Şu an kardeşimi tanıyorsam Defin özgüvenli bir şekilde tekli koltukta oturuyordu. Murat Defin’in özgüvenine aşık olduğunu biliyordum ve şimdi bunda ne kadar haklı olduğunu bir kez daha anladım. “Küpesini almaya gelecektir. Kardeşime zarar gelmeyecek Kerem.”

“Merak etme. Kardeşin bana emanet.”

“Benim Defin olduğumu bilmiyorlardır ama öğrenirler. Bu Miro dediğiniz adam babama kafayı takmış durumda." Ortam bir anda sessizleşmişti. Konuşacakları bitti sanırım. "Defne buraya gel kardeşim. Orada durmak zorunda değilsin.” Göz devirip oturma odasına geçtim. Defin benim halime gülerken bende aptallığıma üzüldüm. İki askerin olduğu evde neyi gizli saklı dinlemeye çalışıyorsam.

“Gülme.” Sakince Kerem’in kucağına oturdum. “Demek siz anlaşıp planlar yaptınız?”

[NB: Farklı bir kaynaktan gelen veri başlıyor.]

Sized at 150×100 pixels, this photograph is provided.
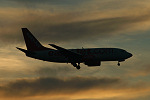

“Hayır sevgilin plan yaptı. Ben sadece ona yardım ettim. Birde biri bana yine saldırmaya kalktı. Hastane önünde, silah çekmemi beklemiyordu. Adamı Barut'la aldık.” Diyerek ellerini açtı. “Evet şimdi aç mısınız söyleyin.” Defin’i onaylayıp kardeşimle beraber mutfağa geçtim. Güzel bir yemek hazırladığımızda masayı da hazırlamaya başladım. Kerem sessizce bizi izliyordu. “Komutan gel hadi.” Diyerek Kerem’i çağırdım. Kerem masaya geldiğinde Defin’e de oturmasını söyleyip tabaklarını doldurdum.

“Amaç seni korumaktı ve başarılı da oldum sayılır. Defin seni tehdit etmeye çalışan herkesi tek tek indirdi.”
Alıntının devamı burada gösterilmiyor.